Listing of scene-based questions
Start

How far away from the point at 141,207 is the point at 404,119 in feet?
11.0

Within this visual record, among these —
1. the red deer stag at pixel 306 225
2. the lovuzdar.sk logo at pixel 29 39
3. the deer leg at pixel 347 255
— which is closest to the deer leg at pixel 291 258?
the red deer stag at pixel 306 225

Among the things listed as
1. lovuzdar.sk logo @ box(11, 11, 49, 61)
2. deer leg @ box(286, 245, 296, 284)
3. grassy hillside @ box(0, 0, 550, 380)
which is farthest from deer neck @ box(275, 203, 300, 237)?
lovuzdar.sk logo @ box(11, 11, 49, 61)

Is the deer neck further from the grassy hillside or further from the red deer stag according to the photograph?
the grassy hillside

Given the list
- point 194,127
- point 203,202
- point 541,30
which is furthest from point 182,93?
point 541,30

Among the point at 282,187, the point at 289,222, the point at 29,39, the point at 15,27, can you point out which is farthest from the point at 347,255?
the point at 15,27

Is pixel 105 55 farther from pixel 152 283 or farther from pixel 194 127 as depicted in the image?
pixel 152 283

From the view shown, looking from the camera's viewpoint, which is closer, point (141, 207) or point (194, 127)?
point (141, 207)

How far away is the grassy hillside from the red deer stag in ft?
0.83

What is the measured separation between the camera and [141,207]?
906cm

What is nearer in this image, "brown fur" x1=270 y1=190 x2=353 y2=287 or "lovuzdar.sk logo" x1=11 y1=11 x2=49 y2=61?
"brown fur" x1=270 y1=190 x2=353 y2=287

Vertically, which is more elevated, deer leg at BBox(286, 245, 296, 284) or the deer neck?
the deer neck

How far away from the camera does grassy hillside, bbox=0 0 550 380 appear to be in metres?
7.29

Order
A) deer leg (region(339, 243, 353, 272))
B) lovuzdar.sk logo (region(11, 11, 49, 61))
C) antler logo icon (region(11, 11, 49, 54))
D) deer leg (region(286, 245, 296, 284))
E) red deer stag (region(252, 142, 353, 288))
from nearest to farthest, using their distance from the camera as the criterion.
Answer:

End

* [Stated goal]: Extract every line of the listing above and reproduce it word for word, in its original order.

* [The solution]:
How far away from the point at 141,207 is the point at 404,119 in feet?
11.0

Within this visual record, among these —
1. the red deer stag at pixel 306 225
2. the lovuzdar.sk logo at pixel 29 39
3. the deer leg at pixel 347 255
— which is closest to the deer leg at pixel 291 258?
the red deer stag at pixel 306 225

Among the things listed as
1. lovuzdar.sk logo @ box(11, 11, 49, 61)
2. deer leg @ box(286, 245, 296, 284)
3. grassy hillside @ box(0, 0, 550, 380)
which is farthest from deer neck @ box(275, 203, 300, 237)?
lovuzdar.sk logo @ box(11, 11, 49, 61)

Is the deer neck further from the grassy hillside or further from the red deer stag according to the photograph?
the grassy hillside

Given the list
- point 194,127
- point 203,202
- point 541,30
which is furthest from point 182,93?
point 541,30

Among the point at 282,187, the point at 289,222, the point at 29,39, the point at 15,27, can you point out which is farthest from the point at 347,255?
the point at 15,27

Is pixel 105 55 farther from pixel 152 283 or farther from pixel 194 127 as depicted in the image?
pixel 152 283

From the view shown, looking from the camera's viewpoint, which is closer, point (141, 207) or point (194, 127)?
point (141, 207)

How far away is the grassy hillside from the red deer stag in ft?
0.83

What is the measured separation between the camera and [141,207]?
906cm

What is nearer in this image, "brown fur" x1=270 y1=190 x2=353 y2=287 or "lovuzdar.sk logo" x1=11 y1=11 x2=49 y2=61?
"brown fur" x1=270 y1=190 x2=353 y2=287

Vertically, which is more elevated, deer leg at BBox(286, 245, 296, 284) or the deer neck?
the deer neck

How far away from the camera does grassy hillside, bbox=0 0 550 380 appear to be in metres?
7.29

Order
A) deer leg (region(339, 243, 353, 272))
B) lovuzdar.sk logo (region(11, 11, 49, 61))
C) antler logo icon (region(11, 11, 49, 54))
D) deer leg (region(286, 245, 296, 284))
E) red deer stag (region(252, 142, 353, 288))
from nearest to farthest, using their distance from the camera as the criterion.
Answer:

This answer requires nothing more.